David is observing his image in a plane mirror. The distance between the mirror and his image is $4\text{ m}$. If he moves $1\text{ m}$ towards the mirror, then find the distance between David and his image.

$6\text{ m}$

Initially, image distance $v = 4\text{ m}$, so object distance $u = 4\text{ m}$. When David moves $1\text{ m}$ towards the mirror, the new object distance becomes $u' = 4\text{ m} - 1\text{ m} = 3\text{ m}$. Since in a plane mirror $u = v$, the new image distance $v'$ is also $3\text{ m}$. The total distance between David and his image is $u' + v' = 3\text{ m} + 3\text{ m} = 6\text{ m}$.

A ray of light strikes a plane mirror such that the angle between the incident ray and the mirror surface is $30^\circ$. Calculate the angle of reflection.

$60^\circ$

The angle between the incident ray and the mirror is $30^\circ$. Since the normal is perpendicular ($90^\circ$) to the mirror, the angle of incidence is $\angle i = 90^\circ - 30^\circ = 60^\circ$. According to the law of reflection, $\angle i = \angle r$, therefore the angle of reflection $\angle r = 60^\circ$.
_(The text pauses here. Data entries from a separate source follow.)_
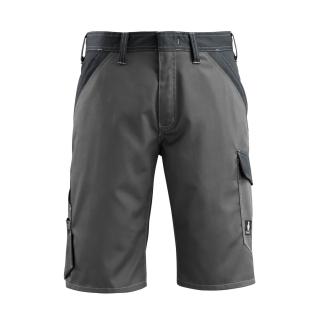 MASCOT® LIGHT Shorts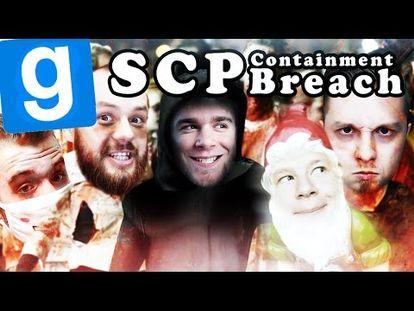NAJWIĘKSZA UCIECZKA ZOMBIE! | SCP: Containment Breach [#46] Garrys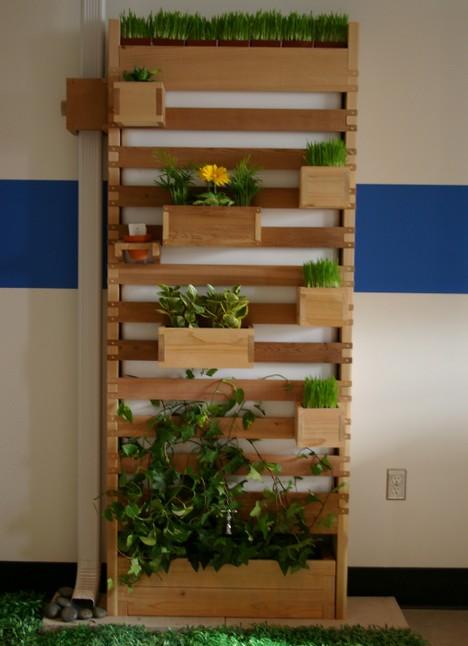 Urban garden ideas - EcoRenovator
If the letter 'P' is placed in front of a plane mirror, how will its image appear?

It will appear as 'q'.

This happens due to Lateral Inversion. The left side of the letter 'P' (the vertical line) remains on the same side relative to the mirror's plane, but the loop on the right side of the 'P' appears on the left side in the image.